Los Lobos topped the charts in 1987 with their polished-up vintage T-bird version of “La Bamba.” Perhaps drawing inspiration from the scene in the eponymous movie where Ritchie Valens hears the song’s traditional incarnation (performed by Los Lobos as a late fifties cantina band), they went unplugged for their follow-up album La Pistola y El Corazon, a nine-song folklorico album that clocked in at only twenty-five minutes and featured striking cover art by George Yepes.
Seven of the tracks are traditional, while the other two are trad-sounding originals. The best information you can get about the album is in the February 1989 issue of Frets magazine, in which the band gives background on each of the songs and their instrumentation.

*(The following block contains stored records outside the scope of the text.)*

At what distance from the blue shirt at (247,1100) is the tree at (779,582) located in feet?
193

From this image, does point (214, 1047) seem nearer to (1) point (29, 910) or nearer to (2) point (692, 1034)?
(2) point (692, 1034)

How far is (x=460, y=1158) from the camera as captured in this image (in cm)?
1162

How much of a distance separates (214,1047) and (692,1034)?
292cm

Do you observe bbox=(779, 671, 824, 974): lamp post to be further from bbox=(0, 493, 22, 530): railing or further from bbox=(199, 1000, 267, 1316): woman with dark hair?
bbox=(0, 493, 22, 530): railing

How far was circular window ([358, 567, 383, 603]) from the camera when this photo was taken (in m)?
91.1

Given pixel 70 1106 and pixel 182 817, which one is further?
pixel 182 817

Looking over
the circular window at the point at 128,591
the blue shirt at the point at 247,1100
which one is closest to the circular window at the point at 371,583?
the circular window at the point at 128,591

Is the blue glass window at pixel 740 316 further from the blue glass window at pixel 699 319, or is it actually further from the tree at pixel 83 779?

Cesar Rosas identifies “Las Amarillas” as a primitive huapango from the backwoods of Guerrero, where “you use a drum instead of a bass, two nylon-string guitars, and two violins.” In a 1988 review of the album in the Los Angeles Times, Victor Valle writes that the song “goes into a territory of passion some Mexicans may not even recognize,” with “allusions to beaks that peck and nests that squeeze,” giving Rosas’ vocal “the earthy eroticism of Campesinos ignorant of puritanical shame.”
Not mentioned anywhere is the song’s coda, where Louie Perez’s floor toms shift into a pulsing 4/4, David Hidalgo plays the Native-American signifier riff of old westerns on his violin, and band roadie Mouse de la Luz, on bells, sounds out the melody to the Hamm’s Beer “Land of Sky-Blue Waters” theme.